━━━━━ Trecho ━━━━━
"Duas coisas salvariam o Brasil: interpretação de texto e
consciência de classe"
por Jessé Souza
[*]
entrevistado por Juliana Sayuri
A frase é de um meme das eleições, mas funciona para
resumir o pensamento do sociólogo Jessé Souza, professor titular
da Universidade Federal do ABC, em seu novo livro,
A classe média no espelho
(Estação Brasil, 2018), que chega às livrarias na
próxima semana.
Na obra, Souza analisa os movimentos da classe média brasileira nos
últimos anos especialmente aquela que, segundo sua
expressão, se mostrou "dócil e manipulável" ao
ir às ruas contra a corrupção política e, mais
tarde, engrossou as fileiras de apoio a Jair Bolsonaro. "Um tiro no
pé", descreve.
━━━━━ Dados fornecidos ━━━━━
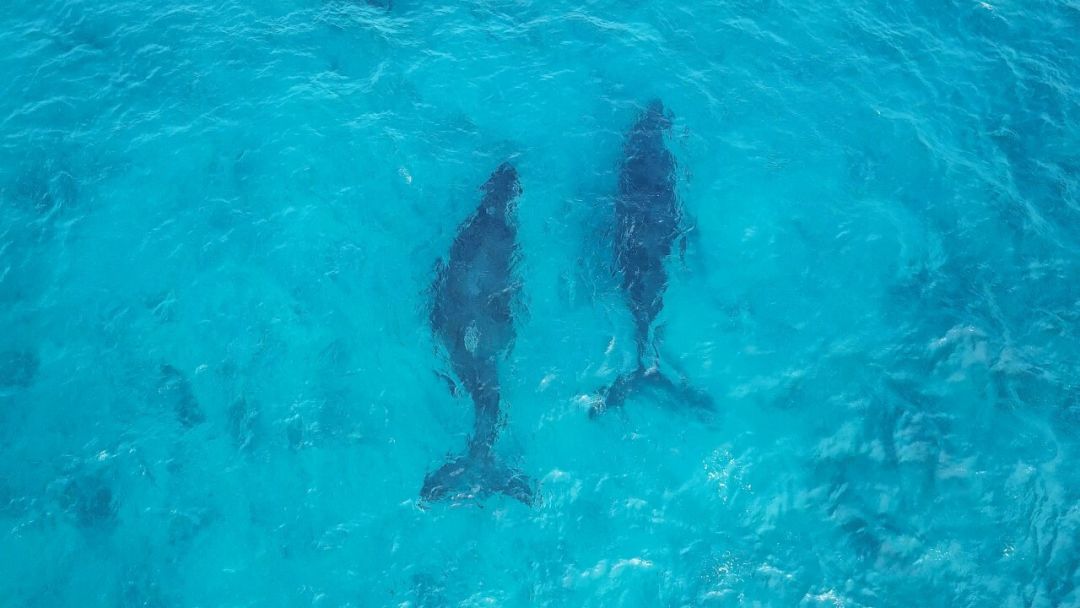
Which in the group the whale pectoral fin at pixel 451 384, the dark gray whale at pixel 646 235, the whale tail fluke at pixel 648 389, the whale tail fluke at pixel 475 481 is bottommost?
the whale tail fluke at pixel 475 481

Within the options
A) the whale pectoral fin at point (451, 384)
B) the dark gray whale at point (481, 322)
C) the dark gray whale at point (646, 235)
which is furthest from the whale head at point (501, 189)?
the whale pectoral fin at point (451, 384)

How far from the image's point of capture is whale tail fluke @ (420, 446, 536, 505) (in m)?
19.8

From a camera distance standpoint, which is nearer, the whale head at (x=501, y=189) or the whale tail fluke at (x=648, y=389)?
the whale tail fluke at (x=648, y=389)

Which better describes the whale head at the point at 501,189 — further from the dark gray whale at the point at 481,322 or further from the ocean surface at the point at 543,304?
the ocean surface at the point at 543,304

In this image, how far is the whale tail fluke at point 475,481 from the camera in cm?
1977

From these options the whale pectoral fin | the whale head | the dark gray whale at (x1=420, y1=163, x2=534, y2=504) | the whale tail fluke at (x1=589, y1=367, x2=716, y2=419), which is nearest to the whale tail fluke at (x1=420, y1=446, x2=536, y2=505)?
the dark gray whale at (x1=420, y1=163, x2=534, y2=504)

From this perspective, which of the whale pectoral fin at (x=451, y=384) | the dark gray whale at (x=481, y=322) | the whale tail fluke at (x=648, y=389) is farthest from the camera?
the whale pectoral fin at (x=451, y=384)

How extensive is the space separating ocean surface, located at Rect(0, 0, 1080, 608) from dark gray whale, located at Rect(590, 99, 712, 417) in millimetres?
505

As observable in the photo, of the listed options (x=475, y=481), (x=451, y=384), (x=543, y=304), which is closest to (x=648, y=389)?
(x=543, y=304)

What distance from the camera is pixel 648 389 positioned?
2161cm

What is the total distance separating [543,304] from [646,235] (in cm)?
488

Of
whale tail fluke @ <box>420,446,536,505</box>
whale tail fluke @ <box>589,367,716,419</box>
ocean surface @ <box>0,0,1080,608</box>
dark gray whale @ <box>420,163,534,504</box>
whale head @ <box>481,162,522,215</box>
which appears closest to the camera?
ocean surface @ <box>0,0,1080,608</box>

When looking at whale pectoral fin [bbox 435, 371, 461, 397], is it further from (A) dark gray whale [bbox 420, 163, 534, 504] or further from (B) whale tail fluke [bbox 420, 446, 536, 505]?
(B) whale tail fluke [bbox 420, 446, 536, 505]

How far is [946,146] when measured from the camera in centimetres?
━━━━━
## Enunciado A
Segundo o trecho sobre o livro de Jessé Souza, em que universidade ele é professor titular?
## Enunciado B
Escreva o que vem depois da última frase do trecho sobre o livro de Jessé Souza.
As entradas não têm nenhuma relação com o trecho.

## Resposta A
Na Universidade Federal do ABC.

## Resposta B
Para o sociólogo, faltou à classe média entender as causas
reais da crise econômica. Por não compreender a lógica do
capitalismo financeiro e erroneamente se imaginar como parte integrante da
elite, a classe média abriu mão do pacto democrático para
abraçar a ideia de que a corrupção do estado é a
fonte de todos os males no Brasil e não o assalto
"legalizado" promovido por bancos e grandes
corporações. "O vínculo orgânico entre
empobrecimento e corrupção política é uma mentira.
É óbvio que a corrupção política é
recriminável, mas não foi ela que deixou a
população mais pobre. Esta é a grande questão que
ficou fora do quadro. E era o que importava nas eleições",
afirma.
Ex-presidente do Instituto de Pesquisa Econômica Aplicada, o Ipea, entre
2015 e 2016, e autor de títulos como
A ralé brasileira
(2009),
A tolice da inteligência brasileira
(2015),
A radiografia do golpe
(2016) e
A elite do atraso
(2017), Souza vem criticando duramente a imprensa e os intelectuais alinhados
à elite econômica que, a seu ver, "imbecilizaram" a
sociedade. Nesta entrevista ao
Intercept
, o autor martela: "O país inteiro foi feito de imbecil. Não
há melhor palavra".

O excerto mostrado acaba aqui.